# [Objective]
Return each line of the listing below that contains the string "denim", reproducing every such line in full.

(Records held in a dataset)
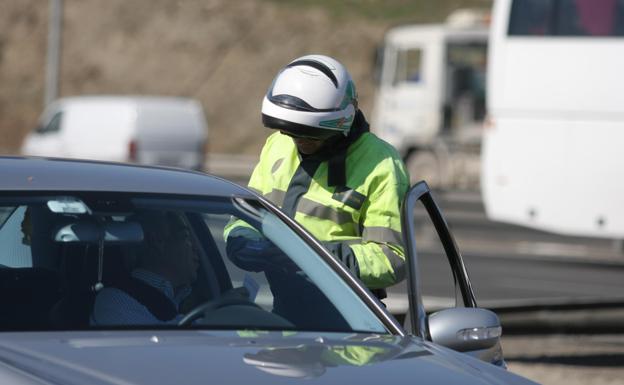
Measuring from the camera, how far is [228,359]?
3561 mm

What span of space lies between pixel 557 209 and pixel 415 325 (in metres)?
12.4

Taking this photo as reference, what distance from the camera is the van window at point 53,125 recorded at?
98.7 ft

* * *

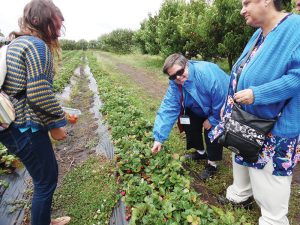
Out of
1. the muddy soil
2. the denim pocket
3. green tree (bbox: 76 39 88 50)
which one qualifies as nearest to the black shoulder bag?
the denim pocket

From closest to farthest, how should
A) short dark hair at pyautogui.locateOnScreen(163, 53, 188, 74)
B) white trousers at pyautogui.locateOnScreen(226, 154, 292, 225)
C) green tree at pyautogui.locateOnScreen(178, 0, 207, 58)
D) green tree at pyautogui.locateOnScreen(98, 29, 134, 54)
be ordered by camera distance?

--

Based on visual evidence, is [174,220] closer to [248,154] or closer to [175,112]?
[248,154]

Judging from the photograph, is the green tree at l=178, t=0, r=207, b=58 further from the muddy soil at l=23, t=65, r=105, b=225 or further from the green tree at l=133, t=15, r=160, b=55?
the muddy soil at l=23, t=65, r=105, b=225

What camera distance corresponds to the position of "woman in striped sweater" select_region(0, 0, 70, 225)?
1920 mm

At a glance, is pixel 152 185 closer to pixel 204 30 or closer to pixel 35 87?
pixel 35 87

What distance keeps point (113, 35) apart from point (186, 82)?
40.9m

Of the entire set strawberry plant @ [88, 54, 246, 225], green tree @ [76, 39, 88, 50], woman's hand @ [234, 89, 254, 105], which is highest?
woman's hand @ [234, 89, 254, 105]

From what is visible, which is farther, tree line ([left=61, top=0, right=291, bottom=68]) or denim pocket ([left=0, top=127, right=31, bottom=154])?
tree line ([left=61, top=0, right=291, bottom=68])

# [Output]
2. the denim pocket
the denim pocket
From what is visible, which is farther, tree line ([left=61, top=0, right=291, bottom=68]) or denim pocket ([left=0, top=127, right=31, bottom=154])?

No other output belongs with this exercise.